• **Ausgewählter Auszug**
○ ○ ○ ○ ○ ○ ○
Leider bekomm ich nun die Meldung vom Compiler das die Zeile 

_Frame fenster = new Frame(Add());_

nicht compiliert werden kann:
 "The method Add() is undefined for the type Main_Menu	    line 63"

Kann mir da jemand weiter helfen?
Ich hab mitlerweile jedes verfügbare Tutorial für AWT und Swing durch gesehen und nichts gefunden.


----------



## Timmah (31. Jan 2006)

Wo ist denn die Methode Add() definiert, ich sehe die nicht...Insofern kann die auch nicht gefunden werden.

Ansonsten ist das schon richtig wie du das machst.
Du schreibst dir eben einen neuen Frame, den du per Knopfdruck erstellst.


----------



## grischan (1. Feb 2006)

ich habe die Funktion Add() in einer weiteren Datei Add.java geschrieben und will die nun halt über die Funktion onAdd() aufrufen?
Oder muss ich nun die Funktion Add() in die selbe Datei packen


----------



## Leroy42 (1. Feb 2006)

> ich hab schon das gesammte internet nach einer lösung durch gegoogelt



8,5 Milliarden Seiten :?: 
Respekt  

Du schreibst, daß die Funktion in einer Datei "Add.java" steckt. Ist es denn eine Funktion oder
eher eine Klasse. Dann wäre 'Add()' ja der Konstruktor dieser Klasse und du müßtest
die mit 'new Add()' aufrufen?

Sorry aber ohne den Code zu kennen, können wir nicht viel helfen  :cry:


----------



## Guest (1. Feb 2006)
○ ○ ○ ○ ○ ○ ○
• **Quelldaten**
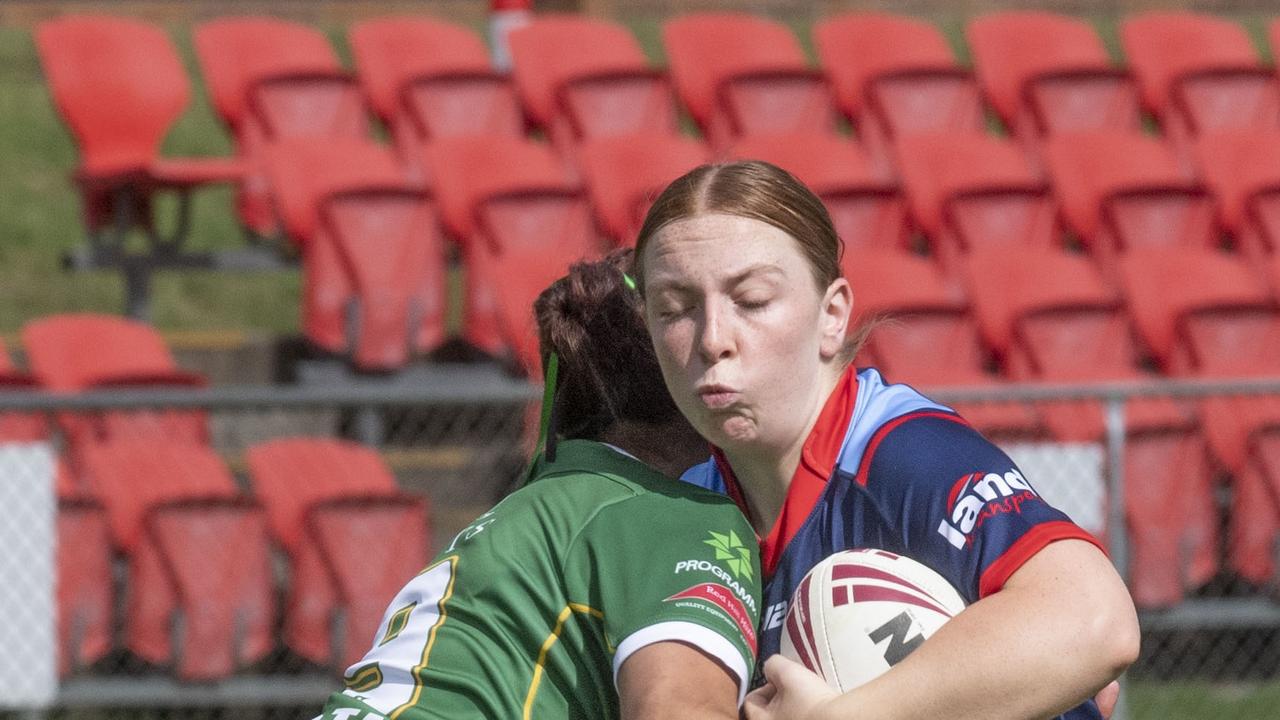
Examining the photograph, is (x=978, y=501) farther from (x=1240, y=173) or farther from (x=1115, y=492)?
(x=1240, y=173)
○ ○ ○ ○ ○ ○ ○
• **Zu erledigende Aufgaben**
1) In welcher Datei hat grischan laut dem Forumsthread zum Compilerfehler die Funktion Add() geschrieben?
2) Wie könnte der Forumsthread zum Compilerfehler weitergehen? Schreib ihn im Anschluss an seine letzte Stelle fort.

• **Gegebene Antworten**
1) In der Datei Add.java.

2)
würde es was helfen wenn ich die datein als eclipse project uploade?
ich wär das da einfach mal machen wenn ich zu hause bin

ps: genau nachgezählt hab ich noch nicht aaber 8,5 mrd könnte hinkommen :wink:


----------



## grischan (1. Feb 2006)

grischan hat gesagt.:
			
		

> würde es was helfen wenn ich die datein als eclipse project uploade?
> ich wär das da einfach mal machen wenn ich zu hause bin
> 
> ps: genau nachgezählt hab ich noch nicht aaber 8,5 mrd könnte hinkommen :wink:


----------



## grischan (1. Feb 2006)

achso, ja Add.java ist eine Klasse

ich hab auch schon versucht:
_ Add fenster = new Add(); _

leider sagt mir eclipse aber dass das nicht geht


----------



## Leroy42 (1. Feb 2006)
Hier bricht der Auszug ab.